- **Challenge 1**
According to the 2019 outlook excerpt, when will the boycott of Centrale Danone in Morocco be lapped?

Then let's go to 2019, starting with the context. Overall, in terms of raw materials, the indicators shows that milk price will be up single digit this year and it was already the case for SMP in January. The oil price has been quite volatile. All in all, we expect raw & packs material to be up mid-to high single digit this year. When we think about Early Life Nutrition in China in 2019, we need to keep in mind that the growth will be unbalanced between semester as a consequence of 2018 growth profile. The boycott of Centrale Danone in Morocco, as I said, will be lapped at the end of April, easing significantly the base of comparison thereafter. And finally, regarding Brexit, it's still too soon to comment and guide precisely on a potential impact as long as the final deal and time line won't be clarified.

That being said, we are very confident that we can continue to face this volatile environment, continue to strengthen our business model and deliver against our strategic priorities, again, in 2019. We will be very focused on gross margin improvement through both topline value growth acceleration, continuing to unlock efficiencies in the way we operate and adapting the organization. We expect restructuring costs to be in the magnitude of what we had in 2018. And lastly, of course, allocate our resources with strict discipline and managing very actively our overall portfolio.

[Data listing]
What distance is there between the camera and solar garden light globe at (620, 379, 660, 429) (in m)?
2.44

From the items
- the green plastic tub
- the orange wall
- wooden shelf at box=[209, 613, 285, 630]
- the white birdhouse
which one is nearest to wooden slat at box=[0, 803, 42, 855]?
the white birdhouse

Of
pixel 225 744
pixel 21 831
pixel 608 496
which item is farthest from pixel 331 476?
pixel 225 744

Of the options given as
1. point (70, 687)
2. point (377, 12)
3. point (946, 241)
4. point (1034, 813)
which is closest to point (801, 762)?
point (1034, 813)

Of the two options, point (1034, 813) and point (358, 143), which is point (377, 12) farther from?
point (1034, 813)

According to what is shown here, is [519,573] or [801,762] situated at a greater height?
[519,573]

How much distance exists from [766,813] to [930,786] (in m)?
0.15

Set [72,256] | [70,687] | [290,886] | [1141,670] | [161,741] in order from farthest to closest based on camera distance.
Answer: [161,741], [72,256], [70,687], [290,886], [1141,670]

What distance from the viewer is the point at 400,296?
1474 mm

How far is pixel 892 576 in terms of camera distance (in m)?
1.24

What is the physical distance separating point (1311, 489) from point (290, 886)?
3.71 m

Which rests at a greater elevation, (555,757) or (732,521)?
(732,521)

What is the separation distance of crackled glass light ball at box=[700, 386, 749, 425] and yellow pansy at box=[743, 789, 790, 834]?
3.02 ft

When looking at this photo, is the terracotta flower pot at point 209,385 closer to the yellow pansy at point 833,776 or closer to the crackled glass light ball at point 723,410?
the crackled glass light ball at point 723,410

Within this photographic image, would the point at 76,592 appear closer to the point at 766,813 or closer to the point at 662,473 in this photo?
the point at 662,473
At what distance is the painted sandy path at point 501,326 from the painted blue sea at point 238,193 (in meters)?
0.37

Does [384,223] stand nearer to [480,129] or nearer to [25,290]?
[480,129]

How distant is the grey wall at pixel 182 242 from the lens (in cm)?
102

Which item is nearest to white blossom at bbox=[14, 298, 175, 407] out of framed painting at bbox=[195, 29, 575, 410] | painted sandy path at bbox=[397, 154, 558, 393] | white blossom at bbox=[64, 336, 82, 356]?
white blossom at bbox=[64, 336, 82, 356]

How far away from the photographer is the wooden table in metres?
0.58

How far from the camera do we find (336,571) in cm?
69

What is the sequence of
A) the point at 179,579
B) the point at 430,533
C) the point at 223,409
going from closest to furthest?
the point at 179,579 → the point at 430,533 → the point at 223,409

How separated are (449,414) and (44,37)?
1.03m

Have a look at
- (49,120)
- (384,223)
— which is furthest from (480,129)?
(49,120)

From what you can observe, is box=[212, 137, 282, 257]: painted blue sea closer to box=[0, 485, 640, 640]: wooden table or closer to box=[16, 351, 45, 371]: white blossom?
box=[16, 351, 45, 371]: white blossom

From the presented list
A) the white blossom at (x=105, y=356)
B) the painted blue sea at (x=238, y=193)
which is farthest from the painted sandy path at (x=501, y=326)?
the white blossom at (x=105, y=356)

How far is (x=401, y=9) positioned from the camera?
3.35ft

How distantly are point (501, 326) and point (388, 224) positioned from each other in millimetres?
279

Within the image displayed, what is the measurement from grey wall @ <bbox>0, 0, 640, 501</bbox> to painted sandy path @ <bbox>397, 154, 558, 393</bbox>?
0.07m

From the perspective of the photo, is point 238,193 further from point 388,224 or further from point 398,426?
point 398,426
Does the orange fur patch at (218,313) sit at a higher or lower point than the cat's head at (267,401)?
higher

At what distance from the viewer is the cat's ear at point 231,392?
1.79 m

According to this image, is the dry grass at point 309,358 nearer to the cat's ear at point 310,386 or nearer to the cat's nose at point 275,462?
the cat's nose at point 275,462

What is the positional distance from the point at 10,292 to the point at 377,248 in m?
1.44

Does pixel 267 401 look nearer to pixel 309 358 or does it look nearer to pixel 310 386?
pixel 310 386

- **Challenge 2**
Update the records from the line with "At what distance from" up to and including the last line of the records, replacing "nearer" with "closer" and keeping everything else as it is. Give only those lines.

- **Written answer 1**
At the end of April.

- **Written answer 2**
At what distance from the viewer is the cat's ear at point 231,392?
1.79 m

According to this image, is the dry grass at point 309,358 closer to the cat's ear at point 310,386 or closer to the cat's nose at point 275,462?
the cat's nose at point 275,462

What is the positional distance from the point at 10,292 to the point at 377,248 in m?
1.44

Does pixel 267 401 look closer to pixel 309 358 or does it look closer to pixel 310 386?
pixel 310 386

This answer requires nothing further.